* US-European transatlantic drift
U.S. President Donald Trump's Davos address was highly critical of Europe, but he said the US would not use force to take Greenland from fellow-NATO ally Denmark. In that sense, US-Europe tensions cooled slightly, and an agreement on Greenland appears to have been reached.
But the US-European alliance is at its lowest ebb in 80 years. In Davos, ECB President Christine Lagarde walked out of a dinner during a speech by U.S. Commerce Secretary Howard Lutnick and U.S. Treasury Secretary Scott Bessent called Denmark "irrelevant". As Canada's Mark Carney noted in reference to the world at large, "We are in the midst of a rupture."
* Trump Fed firing hopes in the balance
The likelihood of President Trump firing Fed Governor Lisa Cook seems to be diminishing, after U.S. Supreme Court justices on Wednesday signaled their skepticism that Cook should be dismissed while her legal challenge to mortgage fraud allegations play out.
This is one of two fronts that have opened up in what many say is a battle over the central bank's independence, the other being the Trump administration's indictment of Fed Chair Jerome Powell.
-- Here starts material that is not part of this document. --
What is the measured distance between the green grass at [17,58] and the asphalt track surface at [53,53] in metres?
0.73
Long-term interest rates and risk premia could fall if the courts rule against Trump.
* Wall St tries to rein in Trump
It's not just European leaders, NATO officials and Mark Carney expressing varying degrees of exasperation with President Trump in Davos. Wall Street executives are too.
JP Morgan Chase CEO Jamie Dimon said Trump's proposal to cap credit card interest rates would be an "economic disaster". Other executives are also skeptical of Trump's interventionist measures aimed at tackling the affordability crisis, and are in talks with the White House to try and soften the rough edges.